Pages list

The page list lets you keep track of the various URLs that are (or were) seen by the proxy. Aside from the overview of and direct access to content on the individual pages, the page list also allows you to visit the various proxy preview domains, fine-tune inclusion/exclusion settings and check the translation progress of individual pages.

../_images/pages_list.pngPages list

This menu has two main parts visible when you first open it: the “Pages, resources, external links & unknown” pane and the include/exclude rules.

Also notice the language selector on the right of the project selector. Information in the translation progress bars will refer to the selected language, and both the List and Highlight Views will open for the selected target language. The same is true for the various types of Preview links.

Make sure that you have selected a target language to gain access to many powerful features in the page list. If you do not (or there is no target language on the project at all), neither the Workbench links, nor the Previews will be available, and most of the context menu options will be greyed out.

Include & exclude rules

Inclusion rules let you set the scope of translation, that is, the list of pages that the crawler is allowed to visit. You can enter the prefixes that you wish to limit the scope to (or exclude from it). You can also exclude individual pages should you see fit.

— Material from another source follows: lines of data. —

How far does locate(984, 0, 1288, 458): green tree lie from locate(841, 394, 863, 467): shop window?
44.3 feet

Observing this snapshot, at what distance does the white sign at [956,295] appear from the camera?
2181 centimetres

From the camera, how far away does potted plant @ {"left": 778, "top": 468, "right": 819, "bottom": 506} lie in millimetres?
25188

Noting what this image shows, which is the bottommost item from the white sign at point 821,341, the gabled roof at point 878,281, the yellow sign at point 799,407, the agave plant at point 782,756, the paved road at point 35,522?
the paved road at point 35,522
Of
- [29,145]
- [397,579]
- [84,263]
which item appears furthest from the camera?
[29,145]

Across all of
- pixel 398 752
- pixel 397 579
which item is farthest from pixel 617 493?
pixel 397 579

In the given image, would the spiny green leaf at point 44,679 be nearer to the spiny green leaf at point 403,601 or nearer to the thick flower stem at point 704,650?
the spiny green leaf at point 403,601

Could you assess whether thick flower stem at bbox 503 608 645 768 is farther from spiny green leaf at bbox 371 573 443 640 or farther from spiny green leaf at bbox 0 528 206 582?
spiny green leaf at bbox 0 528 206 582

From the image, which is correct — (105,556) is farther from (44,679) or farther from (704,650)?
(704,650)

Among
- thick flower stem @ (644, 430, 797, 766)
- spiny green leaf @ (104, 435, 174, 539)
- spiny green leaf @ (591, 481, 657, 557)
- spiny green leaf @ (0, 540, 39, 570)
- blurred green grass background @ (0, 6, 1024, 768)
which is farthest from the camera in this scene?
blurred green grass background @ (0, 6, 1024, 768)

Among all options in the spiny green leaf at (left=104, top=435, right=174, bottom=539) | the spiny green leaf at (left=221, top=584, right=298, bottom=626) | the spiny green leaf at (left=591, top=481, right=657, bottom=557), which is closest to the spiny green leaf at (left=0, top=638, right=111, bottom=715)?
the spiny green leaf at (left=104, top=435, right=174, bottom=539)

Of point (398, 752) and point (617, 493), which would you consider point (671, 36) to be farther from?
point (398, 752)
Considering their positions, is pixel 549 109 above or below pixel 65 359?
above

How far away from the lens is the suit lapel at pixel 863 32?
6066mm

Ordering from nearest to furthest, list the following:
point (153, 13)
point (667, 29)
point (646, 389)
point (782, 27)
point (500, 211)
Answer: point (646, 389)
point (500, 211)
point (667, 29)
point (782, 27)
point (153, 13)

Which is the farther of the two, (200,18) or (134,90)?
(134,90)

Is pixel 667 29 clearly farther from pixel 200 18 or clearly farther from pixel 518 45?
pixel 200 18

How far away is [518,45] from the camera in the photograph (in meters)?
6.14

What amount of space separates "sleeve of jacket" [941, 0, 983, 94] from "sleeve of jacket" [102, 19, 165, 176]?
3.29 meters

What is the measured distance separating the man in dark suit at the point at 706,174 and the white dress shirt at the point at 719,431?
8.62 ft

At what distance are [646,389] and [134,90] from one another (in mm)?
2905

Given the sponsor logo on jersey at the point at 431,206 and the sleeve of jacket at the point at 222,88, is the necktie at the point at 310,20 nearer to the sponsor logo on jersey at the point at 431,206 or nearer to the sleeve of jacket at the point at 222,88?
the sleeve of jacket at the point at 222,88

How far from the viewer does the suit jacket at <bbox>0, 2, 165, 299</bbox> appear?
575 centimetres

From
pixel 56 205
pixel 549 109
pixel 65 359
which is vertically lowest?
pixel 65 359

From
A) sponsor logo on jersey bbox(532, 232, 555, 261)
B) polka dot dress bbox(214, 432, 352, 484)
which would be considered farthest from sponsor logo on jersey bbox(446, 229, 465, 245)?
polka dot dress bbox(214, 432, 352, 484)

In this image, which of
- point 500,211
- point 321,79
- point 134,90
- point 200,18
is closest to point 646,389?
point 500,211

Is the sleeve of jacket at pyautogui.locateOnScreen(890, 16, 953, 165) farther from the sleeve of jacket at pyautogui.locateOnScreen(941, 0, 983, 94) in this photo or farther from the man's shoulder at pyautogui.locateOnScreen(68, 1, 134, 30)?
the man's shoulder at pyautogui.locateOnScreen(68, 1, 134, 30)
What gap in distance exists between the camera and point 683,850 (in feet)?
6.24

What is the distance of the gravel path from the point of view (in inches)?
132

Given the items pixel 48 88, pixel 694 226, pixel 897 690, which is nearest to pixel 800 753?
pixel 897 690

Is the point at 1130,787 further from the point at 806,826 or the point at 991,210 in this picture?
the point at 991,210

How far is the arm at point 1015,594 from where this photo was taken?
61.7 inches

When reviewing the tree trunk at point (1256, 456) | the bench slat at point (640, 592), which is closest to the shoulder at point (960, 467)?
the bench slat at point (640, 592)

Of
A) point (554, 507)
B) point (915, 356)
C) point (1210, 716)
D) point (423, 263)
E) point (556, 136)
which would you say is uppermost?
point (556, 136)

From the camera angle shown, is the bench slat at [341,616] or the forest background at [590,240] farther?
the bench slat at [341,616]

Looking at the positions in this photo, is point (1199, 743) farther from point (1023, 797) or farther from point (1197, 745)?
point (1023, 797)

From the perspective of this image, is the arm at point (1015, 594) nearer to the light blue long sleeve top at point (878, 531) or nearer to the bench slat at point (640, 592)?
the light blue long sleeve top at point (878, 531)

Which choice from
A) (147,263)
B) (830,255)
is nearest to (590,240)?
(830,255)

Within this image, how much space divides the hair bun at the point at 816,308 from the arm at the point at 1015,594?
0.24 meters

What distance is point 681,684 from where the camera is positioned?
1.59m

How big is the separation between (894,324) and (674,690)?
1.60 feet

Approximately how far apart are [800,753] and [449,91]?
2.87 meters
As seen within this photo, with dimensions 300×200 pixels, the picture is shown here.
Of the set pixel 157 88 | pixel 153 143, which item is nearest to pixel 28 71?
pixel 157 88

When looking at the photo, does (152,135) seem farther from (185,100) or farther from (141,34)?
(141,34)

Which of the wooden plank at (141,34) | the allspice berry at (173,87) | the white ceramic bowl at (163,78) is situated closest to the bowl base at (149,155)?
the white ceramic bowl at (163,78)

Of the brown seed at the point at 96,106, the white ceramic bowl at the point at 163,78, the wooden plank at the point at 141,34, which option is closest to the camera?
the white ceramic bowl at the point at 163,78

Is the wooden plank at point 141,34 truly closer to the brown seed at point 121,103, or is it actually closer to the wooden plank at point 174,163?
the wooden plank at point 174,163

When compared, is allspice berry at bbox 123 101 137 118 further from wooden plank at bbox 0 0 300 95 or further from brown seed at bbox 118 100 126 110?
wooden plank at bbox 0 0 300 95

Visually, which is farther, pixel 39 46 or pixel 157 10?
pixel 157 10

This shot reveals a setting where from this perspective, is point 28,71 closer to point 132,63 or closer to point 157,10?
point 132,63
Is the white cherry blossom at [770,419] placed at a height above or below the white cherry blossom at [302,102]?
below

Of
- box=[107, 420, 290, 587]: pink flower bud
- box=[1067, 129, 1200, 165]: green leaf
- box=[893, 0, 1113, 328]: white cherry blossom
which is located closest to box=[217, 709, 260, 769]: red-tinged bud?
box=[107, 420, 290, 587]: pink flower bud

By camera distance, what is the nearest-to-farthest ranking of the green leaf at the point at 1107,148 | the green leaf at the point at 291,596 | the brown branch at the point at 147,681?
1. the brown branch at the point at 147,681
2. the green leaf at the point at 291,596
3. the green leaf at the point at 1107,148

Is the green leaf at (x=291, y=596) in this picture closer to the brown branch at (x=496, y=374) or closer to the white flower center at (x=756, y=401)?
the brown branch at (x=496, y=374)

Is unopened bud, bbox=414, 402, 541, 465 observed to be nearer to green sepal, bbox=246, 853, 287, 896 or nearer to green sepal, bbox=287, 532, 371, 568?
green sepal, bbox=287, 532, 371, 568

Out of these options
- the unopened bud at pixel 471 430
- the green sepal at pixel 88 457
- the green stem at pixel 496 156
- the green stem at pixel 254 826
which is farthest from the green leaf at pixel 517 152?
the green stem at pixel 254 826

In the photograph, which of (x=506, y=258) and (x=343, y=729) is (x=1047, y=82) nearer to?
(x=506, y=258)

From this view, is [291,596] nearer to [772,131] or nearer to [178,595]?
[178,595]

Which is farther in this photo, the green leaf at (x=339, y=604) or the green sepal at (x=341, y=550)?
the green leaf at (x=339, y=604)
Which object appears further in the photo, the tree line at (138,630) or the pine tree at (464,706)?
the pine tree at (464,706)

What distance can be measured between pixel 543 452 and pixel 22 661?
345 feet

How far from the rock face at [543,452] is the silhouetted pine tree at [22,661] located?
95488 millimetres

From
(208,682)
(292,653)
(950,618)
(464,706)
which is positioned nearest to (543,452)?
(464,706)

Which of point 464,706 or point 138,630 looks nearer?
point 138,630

The Dashboard has a number of features that support inclusion/exclusion prefixes, such as Auto-pretranslation or Work packages. However, the rules you specify here are special and powerful: they have influence over the entire project. An excluded page will stay untranslated over any proxy domains (both Preview and Live), and excluded pages are ignored by the crawler.

NOTE: You can enable/disable the application of rules using the checkbox associated with them or you can delete them completely.

Rule Application

Whenever the proxy comes across a page in an affected context (crawling, serving, translating, etc.), it will evaluate it according to the rules you provide. This process is summarized in the flowchart below:

../_images/inclusion-rules-eval.pngEvaluation of Inclusion/Exclusion Rules

A few points of note concerning inclusion/exclusion rules:

  • Path names are first checked for inclusion, then exclusion.
  • A path name has to match only one from the set of inclusion rules. Each such rule is applied to the path in sequence until a match is found or there are no more rules.
  • The rules are strings and matched from the beginning of the pathname. The proxy does not analyze them in detail or produce complex internal representations.
  • Query parameters are supported (but be careful, you can’t really count on a query parameter to have a set position!).
  • If a path falls outside of the scope of your inclusion rules or an exclusion rule applies to it, it will be greyed out in the page list and the text “Excluded by rule” will be visible next to it.
  • Paths that are excluded by rule can’t be included using the context menu. You need to edit your rules if they gobble a path that you want to include.
  • Manual page exclusions overwrite all other inclusion rules.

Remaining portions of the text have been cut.